Goal:
Repeat the part of the baby-led weaning post that runs from "A funny aside: when" up to and including "have gone horribly.".
--- begin Document passage ---
Okay, so now that Sadie is nine months old, this isn’t going to sound like the major revelation that it was for us when Sadie was six and a half or seven months old (I can’t quite remember when we had this lightbulb moment). But that’s about when I discovered the concept of baby-led weaning.
Prior to this discovery, I had made and frozen a bunch of baby food purees—squash, green beans, sweet potatoes, peaches, pears. I had this image of Sadie dining on locally-grown produce, picked and processed while in season. We got a little hasty with starting Sadie on solids (she just seemed SO READY), so we stuck with rice and then oat baby cereal, putting the pureed fruits and vegetables on hold. Once she reached six months, we started experimenting with the purees. It was going fairly well, and I’m not even sure what prompted me to Google “baby-led weaning.”
So! The basic principle is that, at or around six months, babies are developmentally ready to learn—not just to eat—but to feed themselves. What an idea! Instead of shoveling mush into Sadie’s mouth, I could give her whole foods (in appropriately-sized pieces, mind you—the definition of which is open for interpretation) and let her figure it out. There’s not a ton of information out there about baby-led weaning, but I’ve read most of what these two sites have to offer.
Basically, I try to feed Sadie some of what we’re eating. Of course, we only feed her the parts that are Sadie-appropriate (so, no fried catfish or anything like that). For example, the other night we had a dish with eggplant, onion, garlic, herbs, tomatoes and green olives. I didn’t want her to have the tomatoes (possibly allergenic—but I’m starting to question all of the allergy rules) or the olives (way too salty), so I just pulled out a few pieces of the eggplant before I added those ingredients. Should have pulled out more—she loved the eggplant! Sometimes our dinner is totally inappropriate, so I’ll do a little something special, like steam up some carrots or give her some toast. And she almost never eats all that I’ve got for her, so I save it for a meal the next day.
A funny aside: when I was first getting started, I kept being so confused when I’d read on the website to cut fruits and vegetables into “chip” shaped pieces. I thought, “How the heck am I supposed to manage that—a chip?!” Well, duh. These ladies are Scottish, and “chip” to them is “French fry” to us. Much easier to cut a bell pepper into a fry-shaped piece than a potato chip-shaped piece. Surely you wouldn’t be as foolish.
Here are some of my thoughts on baby-led weaning.
- I am by no means a nutritionist. Or a doctor. Or anything other than a mom who reads and writes a lot. Don’t take my word on anything—do your own research!
- I definitely don’t claim that this is the best or the one right way to teach babies about solid food. It’s just what makes the most sense to me with Sadie. If she weren’t the proactive baby she is, this might have gone horribly.
--- end Document passage ---
--- begin Entries supplied ---
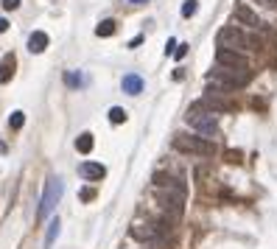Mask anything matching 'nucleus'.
<instances>
[{"mask_svg": "<svg viewBox=\"0 0 277 249\" xmlns=\"http://www.w3.org/2000/svg\"><path fill=\"white\" fill-rule=\"evenodd\" d=\"M185 120L191 123L193 129L199 132V135H205V138H213V135H218V120H216V112H208L205 107H202L199 101L193 104L191 109H188V115H185Z\"/></svg>", "mask_w": 277, "mask_h": 249, "instance_id": "f257e3e1", "label": "nucleus"}, {"mask_svg": "<svg viewBox=\"0 0 277 249\" xmlns=\"http://www.w3.org/2000/svg\"><path fill=\"white\" fill-rule=\"evenodd\" d=\"M173 148L182 154H196V157H213L216 154V143H210L202 135H176L173 138Z\"/></svg>", "mask_w": 277, "mask_h": 249, "instance_id": "f03ea898", "label": "nucleus"}, {"mask_svg": "<svg viewBox=\"0 0 277 249\" xmlns=\"http://www.w3.org/2000/svg\"><path fill=\"white\" fill-rule=\"evenodd\" d=\"M157 205L163 207V213L168 218H179L182 210H185V190L157 188Z\"/></svg>", "mask_w": 277, "mask_h": 249, "instance_id": "7ed1b4c3", "label": "nucleus"}, {"mask_svg": "<svg viewBox=\"0 0 277 249\" xmlns=\"http://www.w3.org/2000/svg\"><path fill=\"white\" fill-rule=\"evenodd\" d=\"M216 42H218V48H230V51L243 53L246 48H249V36L243 34L241 28H235V26H224V28H221V31L216 34Z\"/></svg>", "mask_w": 277, "mask_h": 249, "instance_id": "20e7f679", "label": "nucleus"}, {"mask_svg": "<svg viewBox=\"0 0 277 249\" xmlns=\"http://www.w3.org/2000/svg\"><path fill=\"white\" fill-rule=\"evenodd\" d=\"M208 81L224 87V90H235V87H243L246 81H249V70H246V73H238V70L218 68V70H213V73L208 76Z\"/></svg>", "mask_w": 277, "mask_h": 249, "instance_id": "39448f33", "label": "nucleus"}, {"mask_svg": "<svg viewBox=\"0 0 277 249\" xmlns=\"http://www.w3.org/2000/svg\"><path fill=\"white\" fill-rule=\"evenodd\" d=\"M62 199V179L59 177H53V179L45 182V190H42V199H39V218L53 213V207L59 205Z\"/></svg>", "mask_w": 277, "mask_h": 249, "instance_id": "423d86ee", "label": "nucleus"}, {"mask_svg": "<svg viewBox=\"0 0 277 249\" xmlns=\"http://www.w3.org/2000/svg\"><path fill=\"white\" fill-rule=\"evenodd\" d=\"M216 62H218V68L238 70V73H246V70H249L246 56L238 53V51H230V48H218V51H216Z\"/></svg>", "mask_w": 277, "mask_h": 249, "instance_id": "0eeeda50", "label": "nucleus"}, {"mask_svg": "<svg viewBox=\"0 0 277 249\" xmlns=\"http://www.w3.org/2000/svg\"><path fill=\"white\" fill-rule=\"evenodd\" d=\"M233 14H235V20H238V23H243V26H252V28H258V26H260L258 14H255L249 6H243V3H235Z\"/></svg>", "mask_w": 277, "mask_h": 249, "instance_id": "6e6552de", "label": "nucleus"}, {"mask_svg": "<svg viewBox=\"0 0 277 249\" xmlns=\"http://www.w3.org/2000/svg\"><path fill=\"white\" fill-rule=\"evenodd\" d=\"M129 235L135 241H160V235H157V230H154V224H138V227H132L129 230Z\"/></svg>", "mask_w": 277, "mask_h": 249, "instance_id": "1a4fd4ad", "label": "nucleus"}, {"mask_svg": "<svg viewBox=\"0 0 277 249\" xmlns=\"http://www.w3.org/2000/svg\"><path fill=\"white\" fill-rule=\"evenodd\" d=\"M78 174H81V177H84V179H104L106 177V168L104 165H98V163H81L78 165Z\"/></svg>", "mask_w": 277, "mask_h": 249, "instance_id": "9d476101", "label": "nucleus"}, {"mask_svg": "<svg viewBox=\"0 0 277 249\" xmlns=\"http://www.w3.org/2000/svg\"><path fill=\"white\" fill-rule=\"evenodd\" d=\"M154 185L157 188H173V190H188L185 188V182L179 179V177H171V174H154Z\"/></svg>", "mask_w": 277, "mask_h": 249, "instance_id": "9b49d317", "label": "nucleus"}, {"mask_svg": "<svg viewBox=\"0 0 277 249\" xmlns=\"http://www.w3.org/2000/svg\"><path fill=\"white\" fill-rule=\"evenodd\" d=\"M121 87H123V93L126 95H140L143 93V78H140L138 73H129V76H123Z\"/></svg>", "mask_w": 277, "mask_h": 249, "instance_id": "f8f14e48", "label": "nucleus"}, {"mask_svg": "<svg viewBox=\"0 0 277 249\" xmlns=\"http://www.w3.org/2000/svg\"><path fill=\"white\" fill-rule=\"evenodd\" d=\"M48 42H51V39H48L45 31H34V34L28 36V51L31 53H42L45 48H48Z\"/></svg>", "mask_w": 277, "mask_h": 249, "instance_id": "ddd939ff", "label": "nucleus"}, {"mask_svg": "<svg viewBox=\"0 0 277 249\" xmlns=\"http://www.w3.org/2000/svg\"><path fill=\"white\" fill-rule=\"evenodd\" d=\"M11 76H14V53H6L0 62V84L11 81Z\"/></svg>", "mask_w": 277, "mask_h": 249, "instance_id": "4468645a", "label": "nucleus"}, {"mask_svg": "<svg viewBox=\"0 0 277 249\" xmlns=\"http://www.w3.org/2000/svg\"><path fill=\"white\" fill-rule=\"evenodd\" d=\"M93 146H96V140H93L90 132H84V135H78V138H76V151H81V154H90Z\"/></svg>", "mask_w": 277, "mask_h": 249, "instance_id": "2eb2a0df", "label": "nucleus"}, {"mask_svg": "<svg viewBox=\"0 0 277 249\" xmlns=\"http://www.w3.org/2000/svg\"><path fill=\"white\" fill-rule=\"evenodd\" d=\"M59 227H62L59 218H51V224H48V232H45V249L53 247V241H56V235H59Z\"/></svg>", "mask_w": 277, "mask_h": 249, "instance_id": "dca6fc26", "label": "nucleus"}, {"mask_svg": "<svg viewBox=\"0 0 277 249\" xmlns=\"http://www.w3.org/2000/svg\"><path fill=\"white\" fill-rule=\"evenodd\" d=\"M115 31H118V23H115V20H101V23H98V28H96L98 36H112Z\"/></svg>", "mask_w": 277, "mask_h": 249, "instance_id": "f3484780", "label": "nucleus"}, {"mask_svg": "<svg viewBox=\"0 0 277 249\" xmlns=\"http://www.w3.org/2000/svg\"><path fill=\"white\" fill-rule=\"evenodd\" d=\"M23 123H26V115H23V112H11V118H9V126H11V129H14V132H17V129H23Z\"/></svg>", "mask_w": 277, "mask_h": 249, "instance_id": "a211bd4d", "label": "nucleus"}, {"mask_svg": "<svg viewBox=\"0 0 277 249\" xmlns=\"http://www.w3.org/2000/svg\"><path fill=\"white\" fill-rule=\"evenodd\" d=\"M109 120H112V123H126V109L112 107V109H109Z\"/></svg>", "mask_w": 277, "mask_h": 249, "instance_id": "6ab92c4d", "label": "nucleus"}, {"mask_svg": "<svg viewBox=\"0 0 277 249\" xmlns=\"http://www.w3.org/2000/svg\"><path fill=\"white\" fill-rule=\"evenodd\" d=\"M196 9H199V6H196V0H185V6H182V17H193Z\"/></svg>", "mask_w": 277, "mask_h": 249, "instance_id": "aec40b11", "label": "nucleus"}, {"mask_svg": "<svg viewBox=\"0 0 277 249\" xmlns=\"http://www.w3.org/2000/svg\"><path fill=\"white\" fill-rule=\"evenodd\" d=\"M78 199H81V202H90V199H96V190L93 188H81L78 190Z\"/></svg>", "mask_w": 277, "mask_h": 249, "instance_id": "412c9836", "label": "nucleus"}, {"mask_svg": "<svg viewBox=\"0 0 277 249\" xmlns=\"http://www.w3.org/2000/svg\"><path fill=\"white\" fill-rule=\"evenodd\" d=\"M65 81H68L70 87H76V84H81V78L76 76V73H65Z\"/></svg>", "mask_w": 277, "mask_h": 249, "instance_id": "4be33fe9", "label": "nucleus"}, {"mask_svg": "<svg viewBox=\"0 0 277 249\" xmlns=\"http://www.w3.org/2000/svg\"><path fill=\"white\" fill-rule=\"evenodd\" d=\"M17 6H20V0H3V9L6 11H14Z\"/></svg>", "mask_w": 277, "mask_h": 249, "instance_id": "5701e85b", "label": "nucleus"}, {"mask_svg": "<svg viewBox=\"0 0 277 249\" xmlns=\"http://www.w3.org/2000/svg\"><path fill=\"white\" fill-rule=\"evenodd\" d=\"M185 53H188V45H179V48H176V51H173V56H176V59H182V56H185Z\"/></svg>", "mask_w": 277, "mask_h": 249, "instance_id": "b1692460", "label": "nucleus"}, {"mask_svg": "<svg viewBox=\"0 0 277 249\" xmlns=\"http://www.w3.org/2000/svg\"><path fill=\"white\" fill-rule=\"evenodd\" d=\"M238 157H241V154H238V151H227V160H230V163H241Z\"/></svg>", "mask_w": 277, "mask_h": 249, "instance_id": "393cba45", "label": "nucleus"}, {"mask_svg": "<svg viewBox=\"0 0 277 249\" xmlns=\"http://www.w3.org/2000/svg\"><path fill=\"white\" fill-rule=\"evenodd\" d=\"M3 31H9V20L6 17H0V34H3Z\"/></svg>", "mask_w": 277, "mask_h": 249, "instance_id": "a878e982", "label": "nucleus"}, {"mask_svg": "<svg viewBox=\"0 0 277 249\" xmlns=\"http://www.w3.org/2000/svg\"><path fill=\"white\" fill-rule=\"evenodd\" d=\"M258 3H263V6H269V9H277V0H258Z\"/></svg>", "mask_w": 277, "mask_h": 249, "instance_id": "bb28decb", "label": "nucleus"}, {"mask_svg": "<svg viewBox=\"0 0 277 249\" xmlns=\"http://www.w3.org/2000/svg\"><path fill=\"white\" fill-rule=\"evenodd\" d=\"M129 3H135V6H143V3H146V0H129Z\"/></svg>", "mask_w": 277, "mask_h": 249, "instance_id": "cd10ccee", "label": "nucleus"}]
</instances>
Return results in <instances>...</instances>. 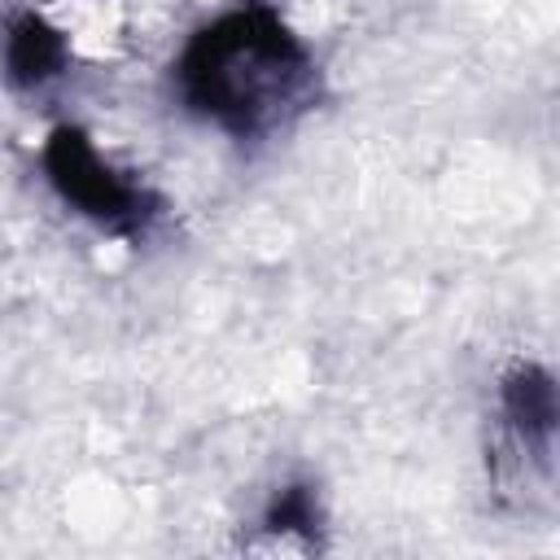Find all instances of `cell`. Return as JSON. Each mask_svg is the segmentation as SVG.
Returning a JSON list of instances; mask_svg holds the SVG:
<instances>
[{
  "label": "cell",
  "instance_id": "4",
  "mask_svg": "<svg viewBox=\"0 0 560 560\" xmlns=\"http://www.w3.org/2000/svg\"><path fill=\"white\" fill-rule=\"evenodd\" d=\"M70 66V35L39 9H22L4 31V79L13 92H39Z\"/></svg>",
  "mask_w": 560,
  "mask_h": 560
},
{
  "label": "cell",
  "instance_id": "3",
  "mask_svg": "<svg viewBox=\"0 0 560 560\" xmlns=\"http://www.w3.org/2000/svg\"><path fill=\"white\" fill-rule=\"evenodd\" d=\"M499 416L521 455H551L560 442V376L542 363H512L499 376Z\"/></svg>",
  "mask_w": 560,
  "mask_h": 560
},
{
  "label": "cell",
  "instance_id": "2",
  "mask_svg": "<svg viewBox=\"0 0 560 560\" xmlns=\"http://www.w3.org/2000/svg\"><path fill=\"white\" fill-rule=\"evenodd\" d=\"M39 166H44L48 188L79 219H88L96 232H105L114 241H131V245L144 241L166 210V201L149 184L131 179L109 158H101L92 136L74 122H61L48 131V140L39 149Z\"/></svg>",
  "mask_w": 560,
  "mask_h": 560
},
{
  "label": "cell",
  "instance_id": "5",
  "mask_svg": "<svg viewBox=\"0 0 560 560\" xmlns=\"http://www.w3.org/2000/svg\"><path fill=\"white\" fill-rule=\"evenodd\" d=\"M262 529L271 538H298L302 547H319V529H324V508H319V490L311 481H284L267 512H262Z\"/></svg>",
  "mask_w": 560,
  "mask_h": 560
},
{
  "label": "cell",
  "instance_id": "1",
  "mask_svg": "<svg viewBox=\"0 0 560 560\" xmlns=\"http://www.w3.org/2000/svg\"><path fill=\"white\" fill-rule=\"evenodd\" d=\"M179 105L232 140H267L293 127L319 101L311 44L276 4H236L197 26L175 57Z\"/></svg>",
  "mask_w": 560,
  "mask_h": 560
},
{
  "label": "cell",
  "instance_id": "6",
  "mask_svg": "<svg viewBox=\"0 0 560 560\" xmlns=\"http://www.w3.org/2000/svg\"><path fill=\"white\" fill-rule=\"evenodd\" d=\"M241 4H276V0H241Z\"/></svg>",
  "mask_w": 560,
  "mask_h": 560
}]
</instances>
--- end Entries supplied ---
Full response:
A funny aside: when I was first getting started, I kept being so confused when I’d read on the website to cut fruits and vegetables into “chip” shaped pieces. I thought, “How the heck am I supposed to manage that—a chip?!” Well, duh. These ladies are Scottish, and “chip” to them is “French fry” to us. Much easier to cut a bell pepper into a fry-shaped piece than a potato chip-shaped piece. Surely you wouldn’t be as foolish.
Here are some of my thoughts on baby-led weaning.
- I am by no means a nutritionist. Or a doctor. Or anything other than a mom who reads and writes a lot. Don’t take my word on anything—do your own research!
- I definitely don’t claim that this is the best or the one right way to teach babies about solid food. It’s just what makes the most sense to me with Sadie. If she weren’t the proactive baby she is, this might have gone horribly.